## Data for this task
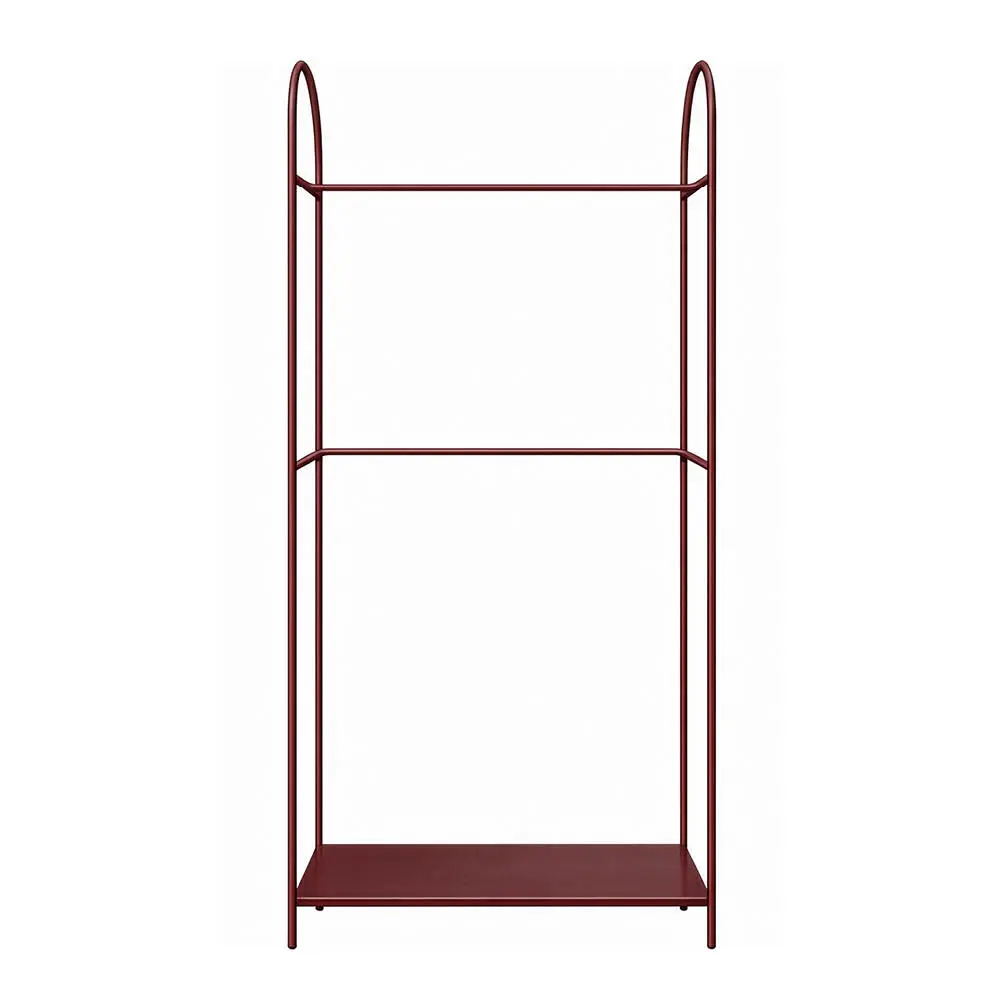 Arch vaateteline 186 cm viininpunainen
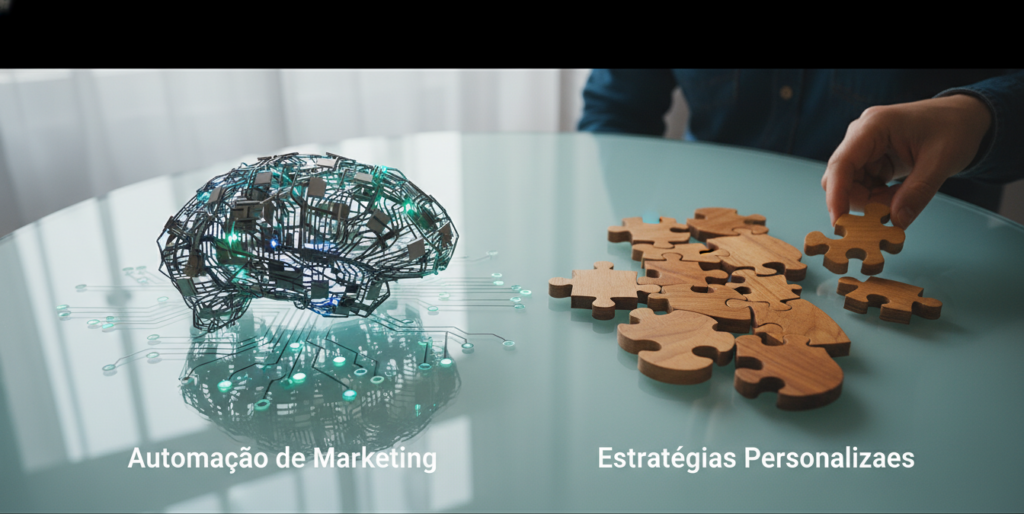 automação de marketing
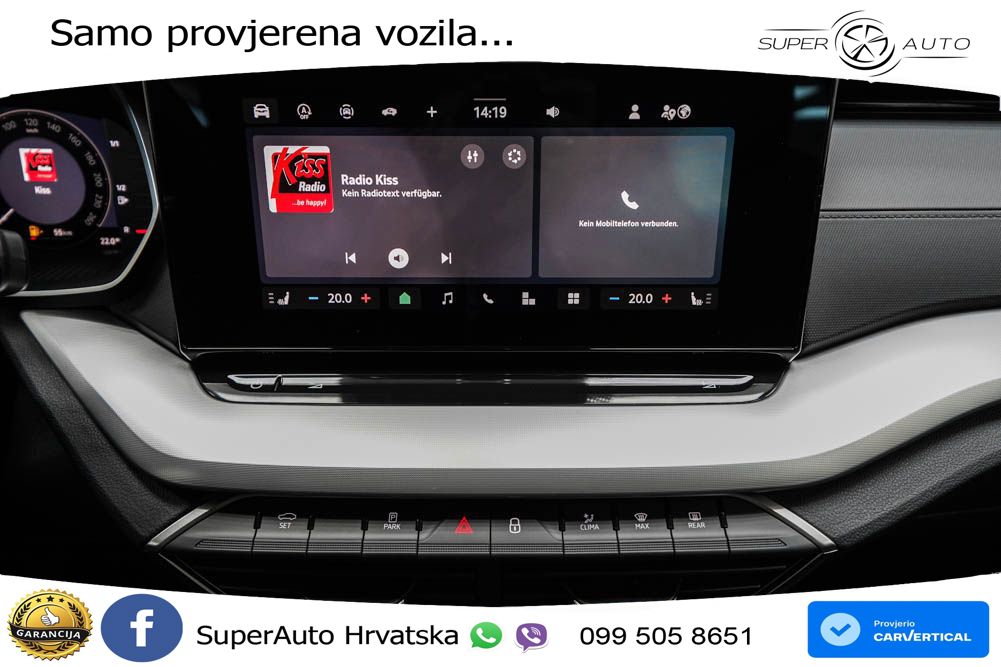 Škoda Octavia Combi 1.5 TSI (150 KS) DSG Selection LED+GR SJED+ACC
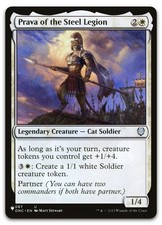 Prava of the Steel Legion #087/028 (NM) List Reprints LIST LIST Magic MTG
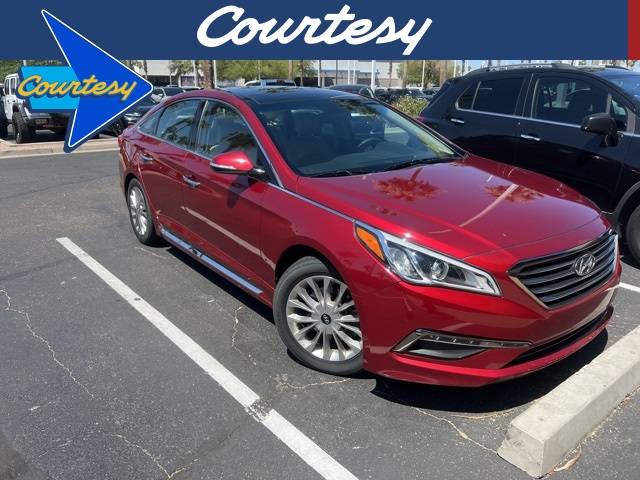 2015 Hyundai Sonata Limited — Sedan — 92,585 mi — Mesa, AZ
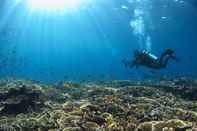 ห้องออกกำลังกาย Turtle Bay Dive Resort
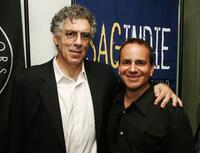 Elliott Gould and Paul Bales at the reception held by SAG and SAGIndie to celebrate the films and performances of the L.A. Film Festival at Tengu.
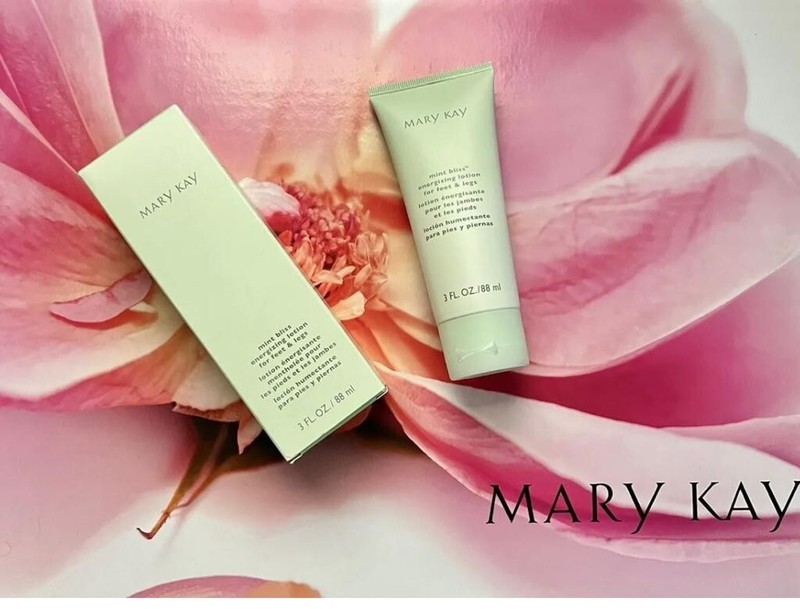 MARY KAY MINT BLISS ENERGIZING LOTION FOR FEET &LEGS, 3 FI OZ🌱💚 gallery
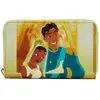 Image de Loungefly Portefeuille Princess Scene La Princesse Et La Grenouille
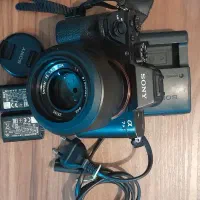 دوربین آلفا a7sii و لنز زایس ۵۵ f1.8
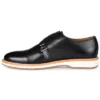 Thomas & Vine Ransom Cap Toe Monk Strap Dress Shoe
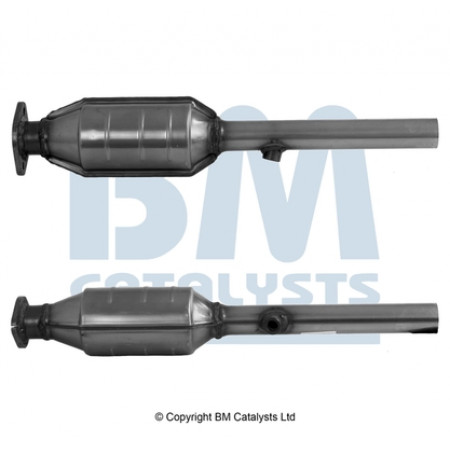 Katalysator EURO 4 SEAT ALTEA ALTEA XL LEON TOLEDO III SKODA OCTAVIA I OCTAVIA II VW CADDY III CADDY III/MINIVAN GOLF PLUS V GOLF V 1.4 08.00- BM CATALYSTS BM91506H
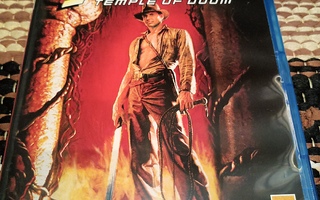 Indiana Jones and the Temple of Doom bluray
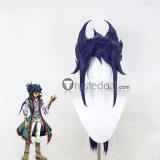 YuGiOh Rin Vector Kamishiro Reginald Kastle Izinski Aigami Blue Green Prestyled Cosplay Wig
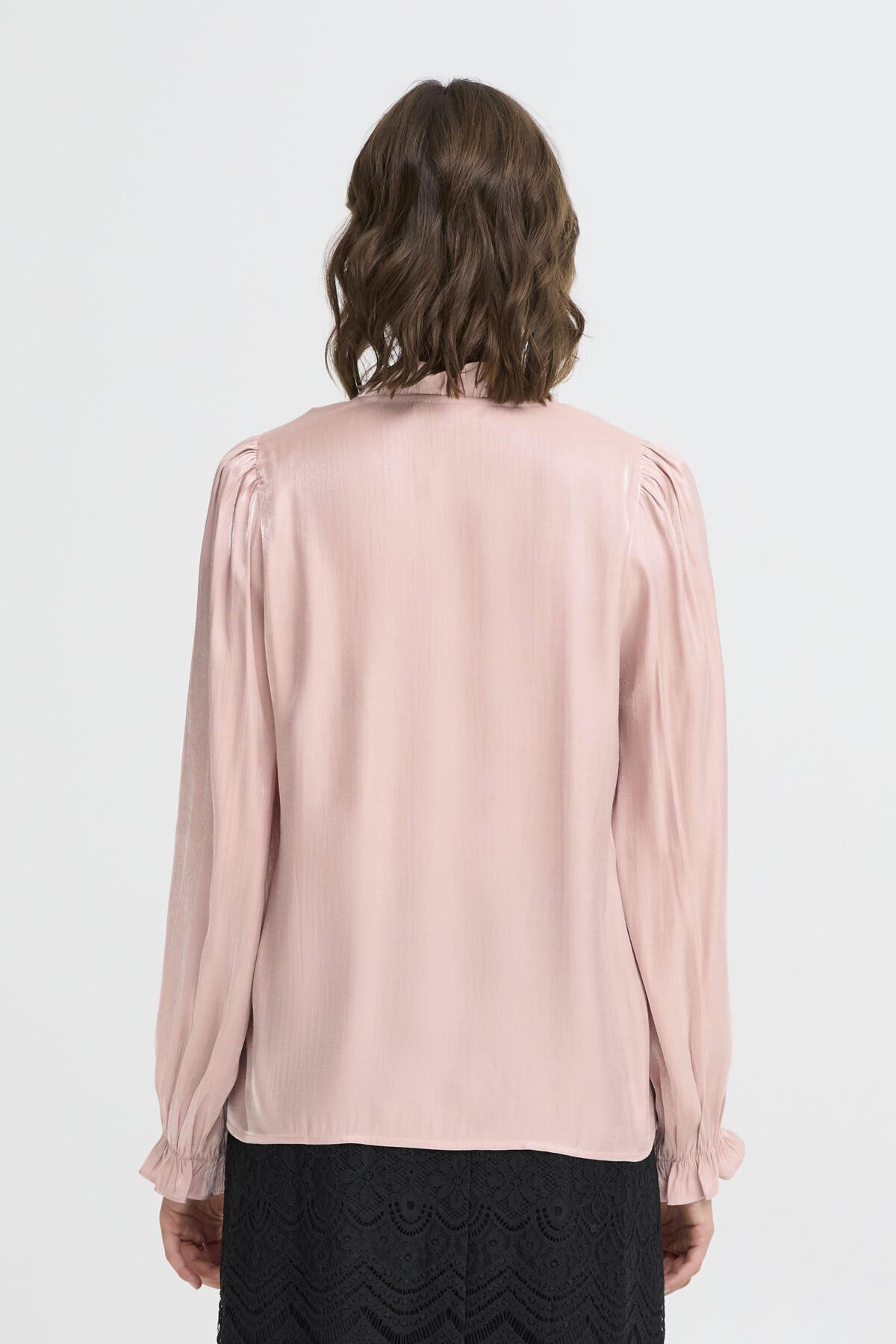 Fransa FRYOLANDA BLOUSE 3, Pale Mauve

## Work to complete
Write out every line of the listing above character for character, leaving the pictures out.

## The answer
 Arch vaateteline 186 cm viininpunainen
 automação de marketing
 Škoda Octavia Combi 1.5 TSI (150 KS) DSG Selection LED+GR SJED+ACC
 Prava of the Steel Legion #087/028 (NM) List Reprints LIST LIST Magic MTG
 2015 Hyundai Sonata Limited — Sedan — 92,585 mi — Mesa, AZ
 ห้องออกกำลังกาย Turtle Bay Dive Resort
 Elliott Gould and Paul Bales at the reception held by SAG and SAGIndie to celebrate the films and performances of the L.A. Film Festival at Tengu.
 MARY KAY MINT BLISS ENERGIZING LOTION FOR FEET &LEGS, 3 FI OZ🌱💚 gallery
 Image de Loungefly Portefeuille Princess Scene La Princesse Et La Grenouille
 دوربین آلفا a7sii و لنز زایس ۵۵ f1.8
 Thomas & Vine Ransom Cap Toe Monk Strap Dress Shoe
 Katalysator EURO 4 SEAT ALTEA ALTEA XL LEON TOLEDO III SKODA OCTAVIA I OCTAVIA II VW CADDY III CADDY III/MINIVAN GOLF PLUS V GOLF V 1.4 08.00- BM CATALYSTS BM91506H
 Indiana Jones and the Temple of Doom bluray
 YuGiOh Rin Vector Kamishiro Reginald Kastle Izinski Aigami Blue Green Prestyled Cosplay Wig
 Fransa FRYOLANDA BLOUSE 3, Pale Mauve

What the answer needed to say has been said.